Building GitHub Action part 1

When to build a custom action?

Normally when a project are getting bigger with number of build and deploy arises, DevOps uses custom build action to deploy the application. The standard workflow look like this

Checkout ---> Build ---> Deploy

In yml representation:

jobs:
    build_and_deploy
        steps:
            - name: Checkout
            - uses: actions/checkout@v1
            
            - name: Build
              run: make all
              
            - name: Deploy
              uses: actions/deploy@v1
              with:
                  environment: Staging
    

Keyword run is an interface to a command prompt.

Keyword uses lets us invoke the action. Action relies on some other command line tool to do the job. It acts like the adapters between the workflow and the command line tools.

When do we used either action or invoking the command itself?

We need to consider 4 things:

  • Control flow

  • Diagnostics

  • Complexity

  • Reuse

Imagine you want to run an npm script called build.

- name: Build
  run: npm run build

Before the "run build", restore first the packages by running the npm install or npm ci command.

- name: Build
  run: 
    npm ci
    npm run build

But considering that we only want to run build when the restore is done. The above code will not behave as such it will still run the build even the restore fails.

In order to prevent this, we use a control flow. A flow in to do something only if the certain condition is met.

- name: Build
  run: |
    npm ci && npm run build

Since run can be interpreted via shell, we can use any control flow structures that are build into the shell itself.

The above code will requires restore to pass before the build.

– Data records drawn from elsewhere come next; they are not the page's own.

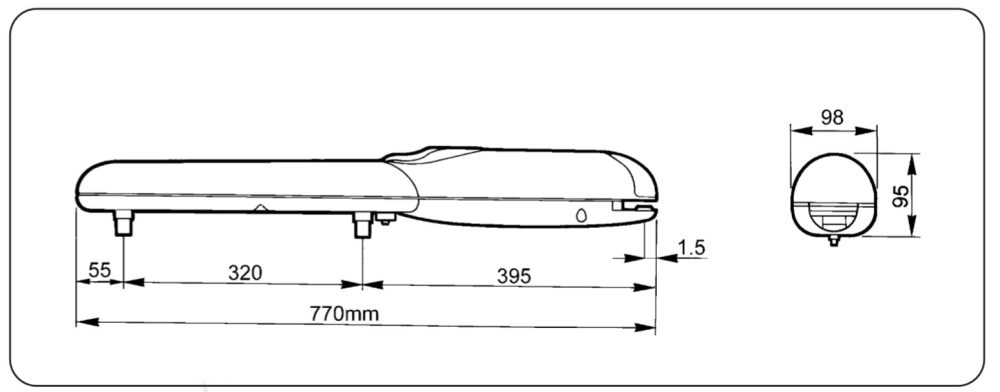 Nice Wingo 2024 (3)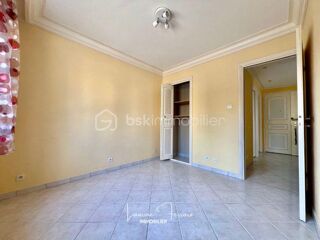  Appartement � vendre 3 pi�ces 69 m�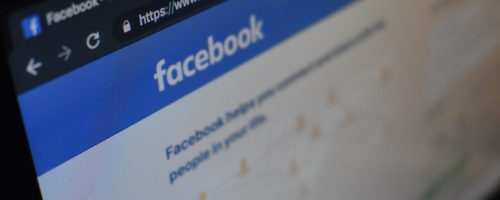 Facebook Sayfasına Başarılı Yazılar Eklemek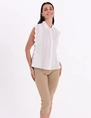 Freequent blouse 208208-BINA-BL
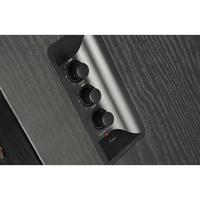 Gambar Edifier R2850Db Speaker Set Pc Laptop Aktif 2.0 Bluetooth Bookshelf dari CiciWidyaSarii2 undefined 4 Tokopedia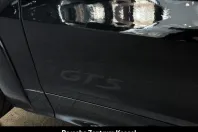 Porsche Cayenne din 2023 cu 49.000 km - oferta POR147027 - foto 26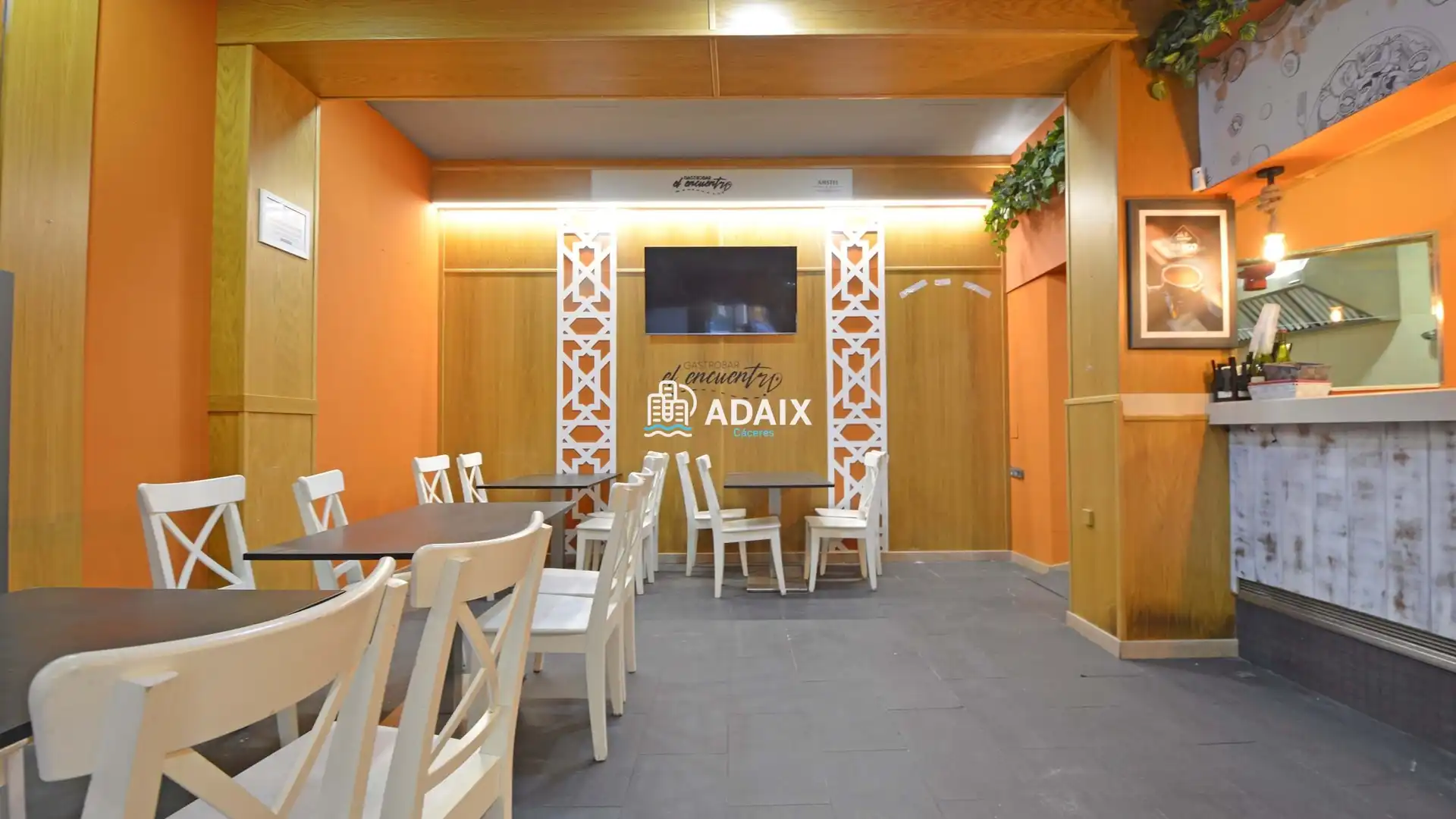 Local en venta en Cáceres Capital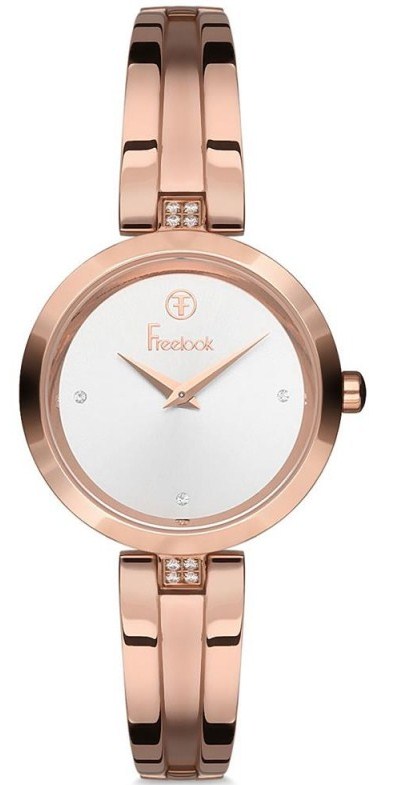Freelook F.4.1053.04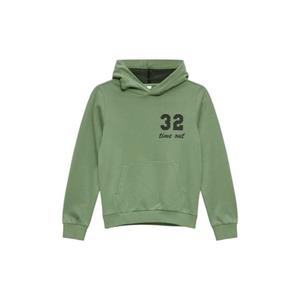 s.Oliver RED LABEL Junior Sweatshirt met een capuchon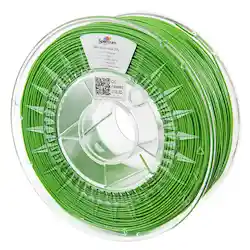 Spectrum 3D filament 80303 ASA 275 lime green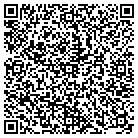 QR code with Callipygian Management LLC contacts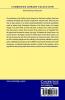 Expeditions Into the Valley of the Amazons 1539 1540 1639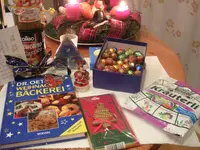 Wichtelpaket 006.webp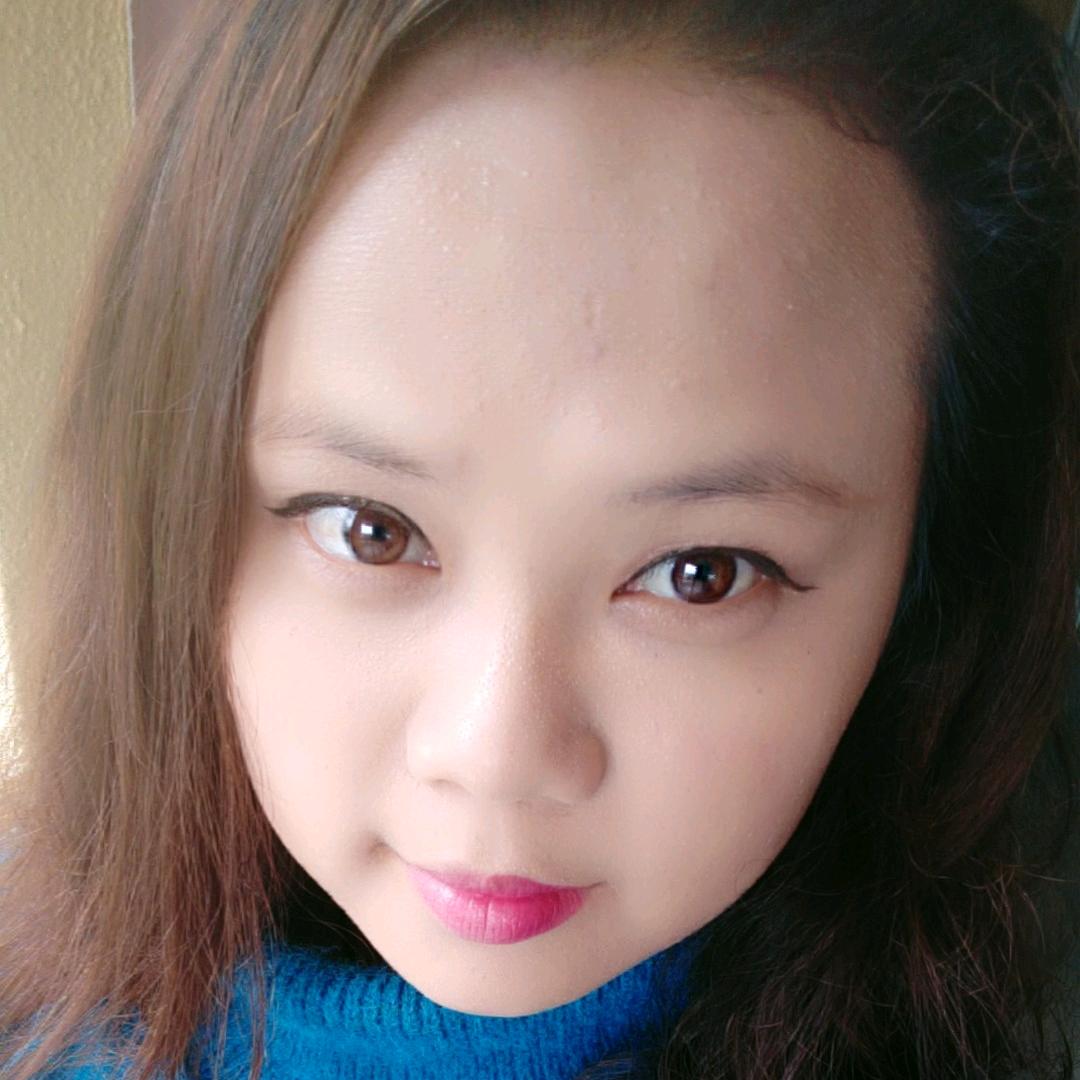 别问归期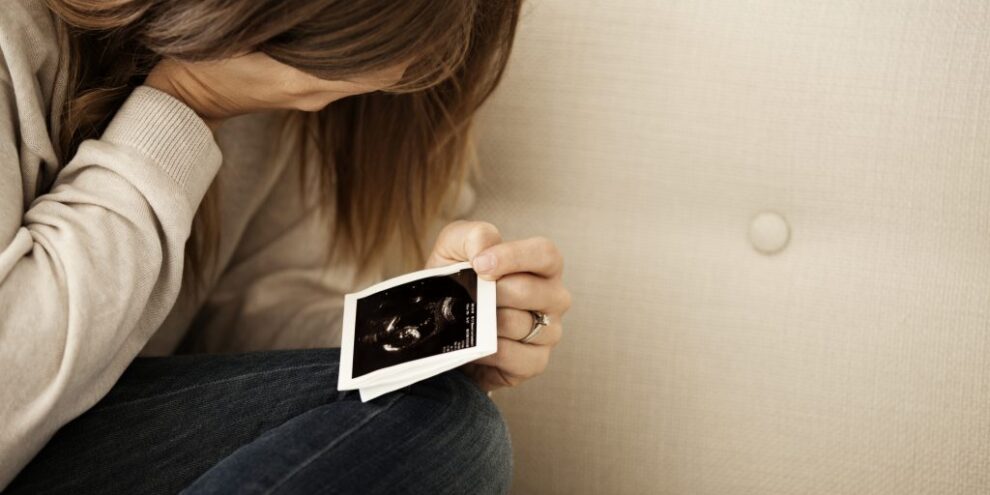 Miscarriage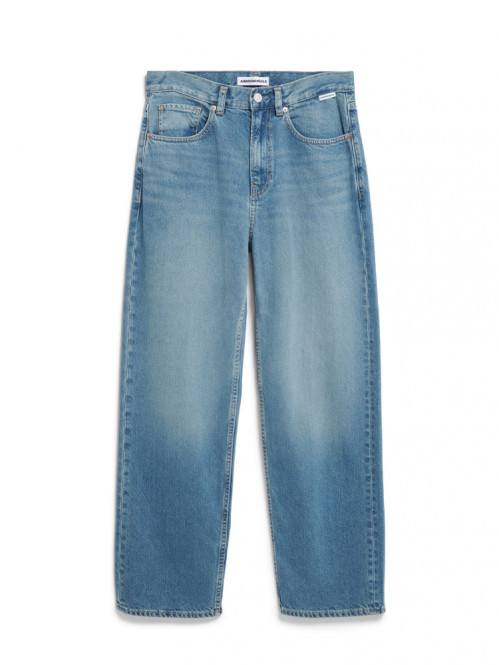Haayi jeans indigo stone 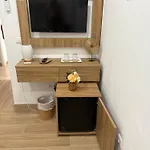 Гостевой дом Casa Tapada Do Bento Ii- Албуфейра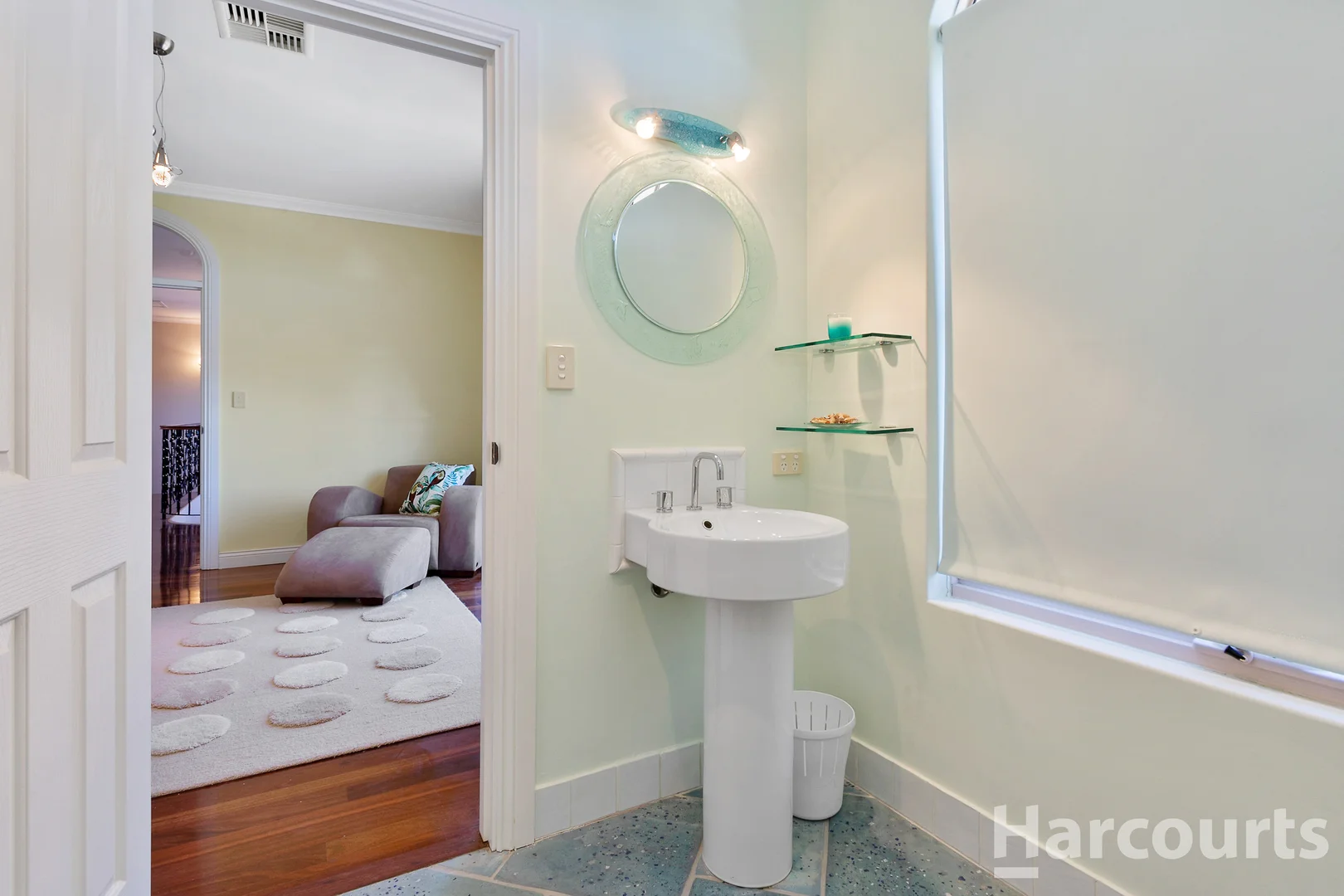 Additional image 34 of 40 Avocet Island Quays, Wannanup WA 6210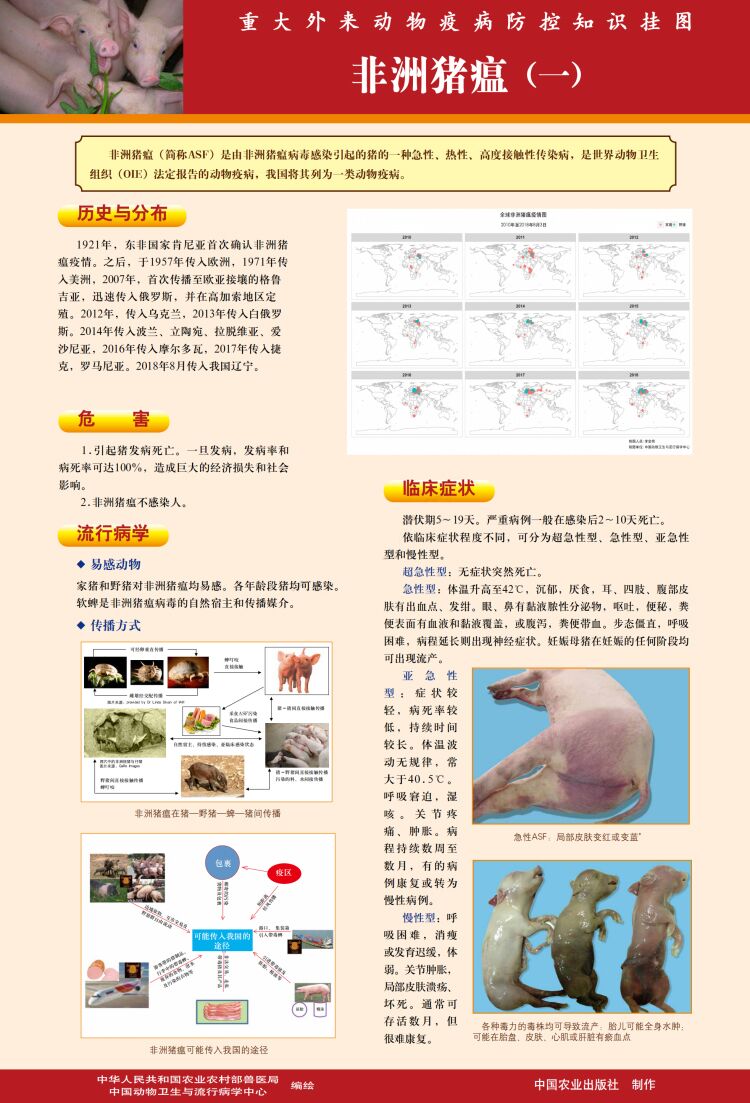 PA�콢��ƽ̨(�й���)�ٷ���վ-PA PlayAce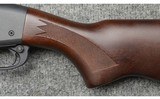 Remington ~ 870 ~ 20 Gauge - 10 of 14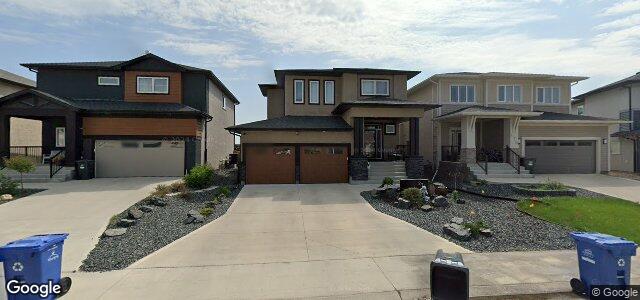 267 Creekside Road ਦੀ ਫੋਟੋ, ਵਿਨੀਪਿਗ, ਮੈਨੀਟੋਬਾ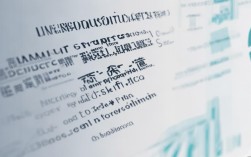 醴陵四中录取人数多少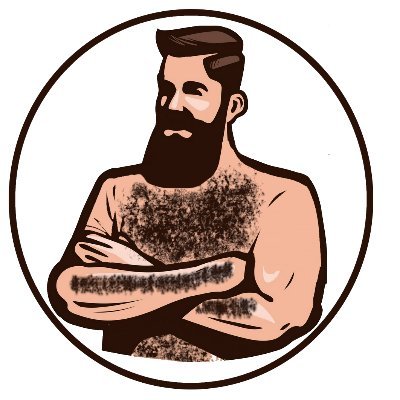 ClubDelMorboGDL's profile picture. Tu lugar privado y seguro para reuniones llenas de morbo y fetiches a tope #Pig #Beard #Hairy #Masculine #Kinky 🐷 ⛓️🚿😈👥👀👅🧑‍🤝
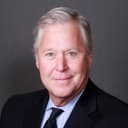 Profile photo of Dr. Eugene De Juan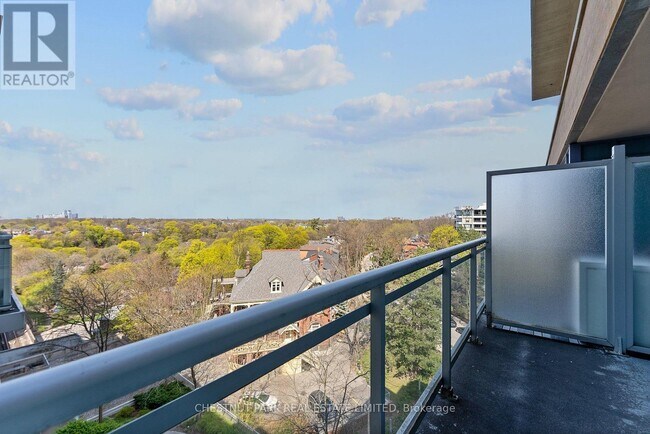 Photo - 20 Gothic Ave Unit 701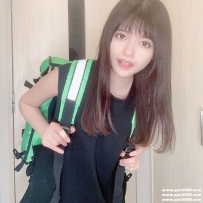 高雄學生妹：小麥 158cm 45kg C杯 19歲 清秀甜美學生妹妹 超讚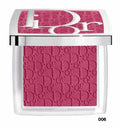 Dior Blush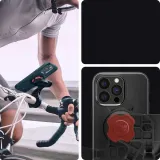 etui-spigen-do-iphone-13-pro-cover-do-roweru-stan-nowy-funkcje-pochlanianie-wstrzasow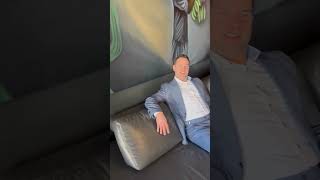 Freistehendes Einfamilienhaus Mit Loftcharakter In Stadtnaher Lage Iserlohns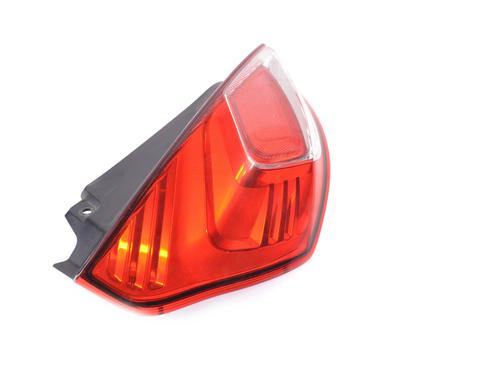 Left taillight FORD FIESTA VI (CB1, CCN) 1.0 EcoBoost | BP8073448C34 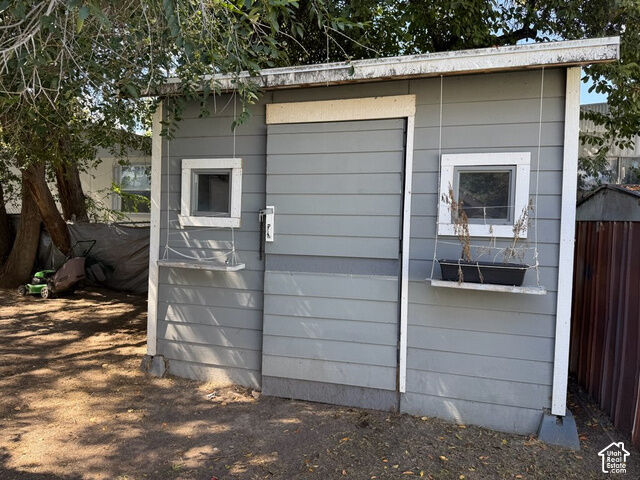 Property Photo:  8155 S Redwood Rd W 12  UT 84088 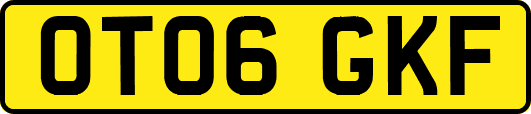 OT06GKF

Now imagine that we have more than one package to build this workflow. We can use the working-directory keyword to run the same command on multiple project.

- name: Build
  run: |
    npm ci && npm run build
  working-directories: |
    ./src/project

But we have to duplicate the same shell command in different places.

- name: Build
  run: |
    npm ci && npm run build
  working-directories: |
    ./src/project
- - name: Build one
  run: |
    npm ci && npm run build
  working-directories: |
    ./src/project
- name: Build two
  run: |
    npm ci && npm run build
  working-directories: |
    ./src/project
- name: Build three
  run: |
    npm ci && npm run build
  working-directories: |
    ./src/project

This defeats the purpose of KISS(Keep it simple and short). This is the run keyword limitation. A better solution is to package the build logic inside an actions that accepts one or more working directories as an input.

- name: Build
  uses: actions/npm-build@v1
  with:
    working-directories: |
      - /src/projectOne
      - /src/projectTwo
      - /src/projectThree 

There is also an option to split the commands into separate jobs

jobs:
    install:
        steps:
            - name: Clean Install
              run: npm ci
    build:
        needs: install
        steps:
            - name: Build
              run: npm run build

Notice that under build jobs, it requires the install by using the keyword needs. This is almost the same as using with ampersand.